Democrats win governor's races in Virginia, New Jersey

Updated

WASHINGTON, Nov 7 (Reuters) - Democrat Ralph Northam won a bitter race for Virginia governor on Tuesday, beating a Republican who embraced some of President Donald Trump's combative tactics and issues in a potential preview of next year's midterm election battles.

Northam, the state's lieutenant governor, overcame a barrage of attack ads by Republican Ed Gillespie that hit the soft-spoken Democrat on divisive issues such as immigration, gang crime and Confederate statues.

The Northam victory in a state that Democrat Hillary Clinton won by 5 percentage points in the 2016 presidential election was a boost for national Democrats who were desperate to turn grassroots enthusiasm to resist Trump into election victories.

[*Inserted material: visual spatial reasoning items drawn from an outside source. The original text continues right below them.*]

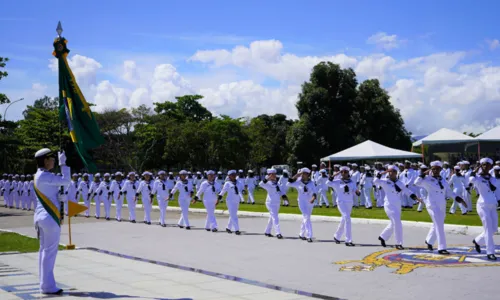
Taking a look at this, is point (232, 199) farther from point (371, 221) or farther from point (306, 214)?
point (371, 221)

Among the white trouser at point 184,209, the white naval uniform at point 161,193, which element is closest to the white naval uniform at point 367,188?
the white trouser at point 184,209

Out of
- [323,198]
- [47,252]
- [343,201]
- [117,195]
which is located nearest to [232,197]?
[343,201]

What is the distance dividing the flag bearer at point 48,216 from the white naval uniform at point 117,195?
1659 centimetres

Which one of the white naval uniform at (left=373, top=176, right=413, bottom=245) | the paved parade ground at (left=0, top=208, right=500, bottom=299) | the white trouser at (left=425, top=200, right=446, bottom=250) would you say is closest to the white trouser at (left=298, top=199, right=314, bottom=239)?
the paved parade ground at (left=0, top=208, right=500, bottom=299)

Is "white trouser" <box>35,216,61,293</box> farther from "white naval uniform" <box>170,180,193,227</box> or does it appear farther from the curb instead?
"white naval uniform" <box>170,180,193,227</box>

Democrats had already lost four special congressional elections earlier this year.

In a sign of the high stakes, Trump took a break from his Asia visit to send tweets and record messages on behalf of Gillespie, a former chairman of the national party. Trump had endorsed Gillespie but not campaigned with him.

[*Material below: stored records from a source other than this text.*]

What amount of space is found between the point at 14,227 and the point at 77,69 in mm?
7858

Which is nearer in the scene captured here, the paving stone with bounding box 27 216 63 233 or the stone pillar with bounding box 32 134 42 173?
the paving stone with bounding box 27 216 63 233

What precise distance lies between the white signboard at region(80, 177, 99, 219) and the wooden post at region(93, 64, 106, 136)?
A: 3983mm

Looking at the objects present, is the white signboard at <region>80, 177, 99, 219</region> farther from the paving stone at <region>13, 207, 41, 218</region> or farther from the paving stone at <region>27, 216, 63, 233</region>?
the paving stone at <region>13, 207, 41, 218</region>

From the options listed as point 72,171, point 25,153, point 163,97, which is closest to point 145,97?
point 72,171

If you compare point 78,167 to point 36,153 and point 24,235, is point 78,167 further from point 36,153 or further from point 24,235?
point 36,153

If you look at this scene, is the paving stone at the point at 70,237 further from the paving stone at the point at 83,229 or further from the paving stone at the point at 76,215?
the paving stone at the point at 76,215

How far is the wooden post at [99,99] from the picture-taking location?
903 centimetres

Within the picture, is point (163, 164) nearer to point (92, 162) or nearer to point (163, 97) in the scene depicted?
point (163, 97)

The Virginia race highlighted a slate of state and local elections that also included a governor's race in New Jersey, where Democrat Phil Murphy, a former investment banker and ambassador to Germany, defeated Republican Kim Guadagno for the right to succeed Republican Chris Christie.

Murphy had promised to be a check on Trump in Democratic-leaning New Jersey, and Guadagno, the lieutenant governor, was hampered by her association with the unpopular Christie.

In Virginia, Democrats had worried that if Gillespie won, Republicans would see it as a green light to emphasize cultural issues in their campaigns for next year's elections, when all 435 seats in the U.S. House of Representatives and 33 of the U.S. Senate's 100 seats come up for election. Republicans now control both chambers.

Voters in Arlington County - a Democratic stronghold bordering Washington - connected the election to national politics.

'GILLESPIE IS THE SWAMP'

"Trump talks about draining the swamp, but Gillespie kind of is the swamp," said Nick Peacemaker, who works in marketing and considered himself a Republican until Trump won the party's presidential nomination.

Peacemaker said Gillespie seemed to shift closer to Trump's policies after securing the Republican gubernatorial nomination.

Retired librarian Diane Morton voted for Northam, in part, because she is highly opposed to Trump.

"I am appalled by what is happening in our country right now," she said after casting her ballot at an elementary school.

Lee Hernandez, who works in finance, voted for Gillespie because he found the Republican's economic message persuasive.

Hernandez said he found Northam's campaign message "a really big turnoff" because of the emphasis on keeping Virginia in Democratic hands.

Democratic strategist Dane Strother said: "Gillespie's ads played on every fear and dark impulse, and if we lose, we are going to see a lot more of that."

Gillespie has said his policies and plans to bolster Virginia's economy helped narrow the polling gap.

But some voters said they came to support him after seeing an ad that an outside pro-Northam group aired - and then quickly took down - depicting a white man chasing down minority children in a pickup truck with a Confederate flag and a Gillespie sticker.

Describing the ad as racist, Pete Shinnamon, a retired manufacturer's representative, said it bolstered his decision not to vote for Northam.

"That did me in," he said after casting his ballot in Hanover County, a Republican stronghold. "We've really sunk to a low level."

In local races across the country, Democratic Mayors Bill de Blasio in New York and Marty Walsh in Boston were expected to cruise to re-election, while voters were picking mayors in Detroit, Atlanta, Seattle and Charlotte, North Carolina.